EXERCISE PROMPT —
Copy every one of the following items word for word, in the order given.

MATERIAL FOR THIS EXERCISE —
- - - - -

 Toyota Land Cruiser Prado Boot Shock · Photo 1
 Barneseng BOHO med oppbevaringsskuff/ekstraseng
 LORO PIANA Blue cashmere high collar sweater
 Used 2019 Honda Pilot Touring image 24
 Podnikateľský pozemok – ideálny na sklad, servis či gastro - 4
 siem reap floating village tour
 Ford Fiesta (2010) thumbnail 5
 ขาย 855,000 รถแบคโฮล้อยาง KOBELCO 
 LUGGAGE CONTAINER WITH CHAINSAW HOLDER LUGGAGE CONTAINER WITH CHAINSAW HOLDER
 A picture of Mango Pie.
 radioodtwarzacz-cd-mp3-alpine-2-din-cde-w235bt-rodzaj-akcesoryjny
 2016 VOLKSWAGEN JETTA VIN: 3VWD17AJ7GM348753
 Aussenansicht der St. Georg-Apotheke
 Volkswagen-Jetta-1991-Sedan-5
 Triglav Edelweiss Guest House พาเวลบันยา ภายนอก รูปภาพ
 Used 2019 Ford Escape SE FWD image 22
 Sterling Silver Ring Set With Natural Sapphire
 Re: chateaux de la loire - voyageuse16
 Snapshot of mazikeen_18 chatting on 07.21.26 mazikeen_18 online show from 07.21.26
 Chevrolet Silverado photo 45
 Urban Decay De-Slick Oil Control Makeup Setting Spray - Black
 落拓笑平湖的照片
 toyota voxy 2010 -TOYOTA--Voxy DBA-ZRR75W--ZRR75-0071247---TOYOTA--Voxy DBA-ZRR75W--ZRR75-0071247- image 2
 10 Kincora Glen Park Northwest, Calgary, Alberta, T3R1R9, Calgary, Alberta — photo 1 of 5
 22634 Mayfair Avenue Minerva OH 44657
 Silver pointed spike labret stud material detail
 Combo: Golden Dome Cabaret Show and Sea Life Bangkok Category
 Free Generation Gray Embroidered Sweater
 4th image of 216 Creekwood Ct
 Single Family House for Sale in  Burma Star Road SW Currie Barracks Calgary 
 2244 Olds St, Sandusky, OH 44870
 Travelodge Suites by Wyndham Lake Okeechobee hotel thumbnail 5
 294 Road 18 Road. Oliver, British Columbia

- - - - -

TASK RESPONSE —
 Toyota Land Cruiser Prado Boot Shock · Photo 1
 Barneseng BOHO med oppbevaringsskuff/ekstraseng
 LORO PIANA Blue cashmere high collar sweater
 Used 2019 Honda Pilot Touring image 24
 Podnikateľský pozemok – ideálny na sklad, servis či gastro - 4
 siem reap floating village tour
 Ford Fiesta (2010) thumbnail 5
 ขาย 855,000 รถแบคโฮล้อยาง KOBELCO 
 LUGGAGE CONTAINER WITH CHAINSAW HOLDER LUGGAGE CONTAINER WITH CHAINSAW HOLDER
 A picture of Mango Pie.
 radioodtwarzacz-cd-mp3-alpine-2-din-cde-w235bt-rodzaj-akcesoryjny
 2016 VOLKSWAGEN JETTA VIN: 3VWD17AJ7GM348753
 Aussenansicht der St. Georg-Apotheke
 Volkswagen-Jetta-1991-Sedan-5
 Triglav Edelweiss Guest House พาเวลบันยา ภายนอก รูปภาพ
 Used 2019 Ford Escape SE FWD image 22
 Sterling Silver Ring Set With Natural Sapphire
 Re: chateaux de la loire - voyageuse16
 Snapshot of mazikeen_18 chatting on 07.21.26 mazikeen_18 online show from 07.21.26
 Chevrolet Silverado photo 45
 Urban Decay De-Slick Oil Control Makeup Setting Spray - Black
 落拓笑平湖的照片
 toyota voxy 2010 -TOYOTA--Voxy DBA-ZRR75W--ZRR75-0071247---TOYOTA--Voxy DBA-ZRR75W--ZRR75-0071247- image 2
 10 Kincora Glen Park Northwest, Calgary, Alberta, T3R1R9, Calgary, Alberta — photo 1 of 5
 22634 Mayfair Avenue Minerva OH 44657
 Silver pointed spike labret stud material detail
 Combo: Golden Dome Cabaret Show and Sea Life Bangkok Category
 Free Generation Gray Embroidered Sweater
 4th image of 216 Creekwood Ct
 Single Family House for Sale in  Burma Star Road SW Currie Barracks Calgary 
 2244 Olds St, Sandusky, OH 44870
 Travelodge Suites by Wyndham Lake Okeechobee hotel thumbnail 5
 294 Road 18 Road. Oliver, British Columbia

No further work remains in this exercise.